Hello, first post and had a rather noob question.

We are getting into a house that is about 1200sq ft with an existing standard fireplace.  I'd like to heat primarily with wood in the winters.

Can you put an efficient wood stove inside or just outside the fireplace and run the piping up the chimney?

Is there a low profile stove or brand that works better for this type of setup?

I have seen the regency fireplace inserts with half a woodstove sticking out but they seem to run fans in electricity - not wanting that.

Thanks in advance.


----------



## Jan Pijpelink (Mar 26, 2015)

Yes, that is possible and often done. I am sure other members can advice you on brands; I have bought a used stove to put in our fireplace.
Before searching for a stove, I suggest to have the chimney cleaned and inspected by a pro and install a stainless steel liner (insulated).


----------



## bholler (Mar 26, 2015)

Yes many stoves will work for what you want a rear vent would be the easiest but regardless a blower will help you circulate heat off the stove regardless of whether it is a stove or an insert.  There are also some shorter top vent stoves that can be slid all of the way into the firebox if your fireplace is large enough but in my opinion if you are going to do that you might as well get an insert they get the heat out of the firebox better in that situation.  If you post the dimensions of your fire box there are lots of guys here that can give you more details recomendations


----------



## TheRambler (Mar 26, 2015)

Also a picture of your fireplace and whats in front of it in addition to the dimensions would help get you the best advice.


----------



## Seegull (Mar 26, 2015)

Thanks Jan - was the stainless liner pricey?  Your setup looks great, nice and clean.

Thanks bholler

We aren't in the house yet, just doing some initial groundwork.  Once we are in the house I can post Picts and dimensions.

Fireplace looks similar to Jan's but wider with a brick step in front.


----------



## TheRambler (Mar 26, 2015)

I have mine sitting just outside the fireplace. As ling as your floor meets the required r value or you build a hearth to suit you can go this route.


----------



## Jan Pijpelink (Mar 26, 2015)

Seegull said:


> Thanks Jan - was the stainless liner pricey?  Your setup looks great, nice and clean.
> 
> Thanks bholler
> 
> ...



Stainless liner price depends on the height of the chimney and the model you choose. They are available single wall, double wall, pre-insulated and rigid.
Check woodlanddirect.com and chimneydirect.com for pricing. Many more websites can give you price and quality info.


----------



## bholler (Mar 26, 2015)

dont get the double wall crap if you want smooth wall get rigid or heavy wall flex the double wall stuff sucks in my opinion.  And no matter what liner you choose insulate it you will not regret spending the little bit extra


----------



## begreen (Mar 26, 2015)

Seegull said:


> Hello, first post and had a rather noob question.
> 
> We are getting into a house that is about 1200sq ft with an existing standard fireplace.  I'd like to heat primarily with wood in the winters.
> 
> Can you put an efficient wood stove inside or just outside the fireplace and run the piping up the chimney?

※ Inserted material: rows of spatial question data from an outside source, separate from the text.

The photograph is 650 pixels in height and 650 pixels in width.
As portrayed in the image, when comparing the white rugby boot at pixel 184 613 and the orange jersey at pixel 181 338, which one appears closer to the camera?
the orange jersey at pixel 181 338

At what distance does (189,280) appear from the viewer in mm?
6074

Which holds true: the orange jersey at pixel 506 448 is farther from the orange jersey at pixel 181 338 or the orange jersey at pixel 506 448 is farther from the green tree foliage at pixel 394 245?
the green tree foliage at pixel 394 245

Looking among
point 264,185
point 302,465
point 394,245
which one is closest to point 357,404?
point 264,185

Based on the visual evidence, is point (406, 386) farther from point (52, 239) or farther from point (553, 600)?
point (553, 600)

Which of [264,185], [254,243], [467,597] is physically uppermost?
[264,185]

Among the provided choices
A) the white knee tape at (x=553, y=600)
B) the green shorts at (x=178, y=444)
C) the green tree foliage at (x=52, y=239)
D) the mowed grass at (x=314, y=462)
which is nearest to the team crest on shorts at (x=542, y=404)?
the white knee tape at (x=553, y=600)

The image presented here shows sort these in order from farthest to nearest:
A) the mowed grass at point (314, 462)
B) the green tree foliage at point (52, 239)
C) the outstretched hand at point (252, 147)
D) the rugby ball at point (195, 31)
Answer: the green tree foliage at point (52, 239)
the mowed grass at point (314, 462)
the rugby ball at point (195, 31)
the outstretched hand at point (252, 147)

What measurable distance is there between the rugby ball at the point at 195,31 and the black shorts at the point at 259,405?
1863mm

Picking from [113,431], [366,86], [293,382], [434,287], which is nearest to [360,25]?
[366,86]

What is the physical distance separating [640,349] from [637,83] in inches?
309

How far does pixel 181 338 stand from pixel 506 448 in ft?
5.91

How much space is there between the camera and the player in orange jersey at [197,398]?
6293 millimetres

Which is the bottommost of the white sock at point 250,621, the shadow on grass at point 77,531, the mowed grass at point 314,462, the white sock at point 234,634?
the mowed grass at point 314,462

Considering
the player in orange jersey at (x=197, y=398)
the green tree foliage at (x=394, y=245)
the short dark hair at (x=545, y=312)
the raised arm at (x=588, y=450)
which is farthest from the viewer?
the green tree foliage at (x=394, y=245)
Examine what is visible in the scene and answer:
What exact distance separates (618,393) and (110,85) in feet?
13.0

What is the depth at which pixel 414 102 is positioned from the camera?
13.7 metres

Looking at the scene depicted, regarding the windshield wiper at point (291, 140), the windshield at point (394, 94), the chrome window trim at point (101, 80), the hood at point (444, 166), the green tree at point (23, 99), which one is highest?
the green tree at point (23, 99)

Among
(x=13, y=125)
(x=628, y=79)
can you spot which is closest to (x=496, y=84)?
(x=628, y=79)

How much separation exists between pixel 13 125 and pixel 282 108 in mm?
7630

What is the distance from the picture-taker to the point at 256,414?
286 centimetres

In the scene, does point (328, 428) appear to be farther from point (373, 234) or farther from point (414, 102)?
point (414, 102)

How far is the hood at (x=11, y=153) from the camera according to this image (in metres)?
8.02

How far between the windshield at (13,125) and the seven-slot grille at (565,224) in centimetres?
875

Maybe. It depends on the fireplace dimensions. If the lintel is low this can be challenging. Can you post a picture of the fireplace and also post the fireplace opening dimensions?


----------



## Seegull (Mar 26, 2015)

Thanks begreen, I will post the dimensions once we get in the house.  I'm just doing research right now looking at options.


----------



## Stelcom66 (Mar 26, 2015)

Mine as seen here is in front of the fireplace. It works well, my house is also around 1200 sq ft. It's a Vermont Castings Dutchwest - it can have a top or rear vent. In my case a rear vent was essential. It just made it, if the pipe was another inch higher it would not have fit under the fireplace.


----------



## Woody Stover (Mar 26, 2015)

My fireplace opening is 10 bricks high (about 28.75" to the lintel) and the Woodstock Keystone (or Fireview) can sit out on the hearth and rear-vent into a tee which is connected to the bottom of the liner. The rear-exit flue centerline of both is 22.75". With those stoves, which are mainly radiant, more heat is felt when they sit outside the fireplace opening. Depending on how tight and well-insulated the house is, even the Keystone might handle it. Those are catalytic combustor stoves, not sure if you have decided weather you want that type or a tube stove.
I'll go ahead and ask....Have you got dry wood? Any type of modern stove is going to need dry wood or it won't put out the heat you need. This heating season is about done, so focus on getting fast-drying species of wood split and stacked now; There's plenty of time to get a stove but not much time at all to get wood dry enough, even wood from a seller that claims it is "seasoned," but is most likely wet.  Don't get Oak, you don't have that kind of time. Wood cut to 16" will fit in about any stove that will heat 1200 sq.ft.


----------



## claydogg84 (Mar 26, 2015)

This is my Jotul Oslo. I have no need for a fan with this setup - The stove radiates nicely.


----------



## Excavator (Mar 26, 2015)

Very popular installation and works great. When I did my liner install, I had to cut out the damper frame and then chip out few fire brick to allow room for easy liner drop in. I love this setup.


----------



## newatthis (Mar 26, 2015)

Our Oslo is parked in front of our fireplace, and as said above, it was a very easy install, dropping a liner straight down, with a horizontal attachment to the liner.  The avatar to the left doesn't show it very well, but here's a link to the mantle shield project, which shows it from several angles.  (If there's a mantle that sticks out, you'll need to shield it from the heat)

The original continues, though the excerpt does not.